It's official: Despite all the premillennial hoopla, time, like an ever-rolling stream, is still rolling along. The world did not end last week after all; global communications did not break down; and nobody needed those carefully stored bottles of drinking water.A sense of postmillennial ennui in fact began just as soon as the first fireworks exploded somewhere in the western Pacific last Saturday morning. Forty minutes after a raucous, star-spangled midnight in New York, Times Square was rapidly emptying out. Here in Tokyo, people got up again after a late night of celebrating to discover that the world looked much as it had on Friday, if in slightly greater need of a garbage pickup. One week later, Y2K, once the hottest media issue around, is as cold as ashes. Everyone is back at work, no doubt wondering what all the fuss was about.

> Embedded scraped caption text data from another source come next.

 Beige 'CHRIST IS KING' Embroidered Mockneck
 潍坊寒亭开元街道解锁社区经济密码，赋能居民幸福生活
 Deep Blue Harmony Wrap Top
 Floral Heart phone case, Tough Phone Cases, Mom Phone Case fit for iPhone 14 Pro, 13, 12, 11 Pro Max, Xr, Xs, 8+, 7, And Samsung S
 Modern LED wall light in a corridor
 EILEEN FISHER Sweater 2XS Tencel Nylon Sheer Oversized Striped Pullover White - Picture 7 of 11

Time, of course, is like that, always ready to douse our petty moments of excitement with the cold water of the morning after. Nothing stops its relentless flow, from the death of kings to the demise of empires, from the end of a world war to the end of "Peanuts." It is with good reason that we reassure someone overwhelmed with grief or loss, "It's not the end of the world" -- although that is exactly how it seems at the time. And the classic fairy-tale sign-off -- "they lived happily ever after" -- is as much a nod to the simple assurance of continuity as to the much chancier promise of happiness. As Humphrey Bogart and Ingrid Bergman reminded us, if there is one thing as certain in this world as death and taxes, it is that time goes by.

There are various ways to take this granite fact. Poets, mystics and philosophers -- humanity's most highly sensitized and articulate spokespeople -- are generally convinced that time's meaningless flow can be transcended and infused with meaning by lightning-flashes of illumination. "Spots of time," the poet William Wordsworth called them: moments that could change a life, or at least, when remembered in tranquillity, define it.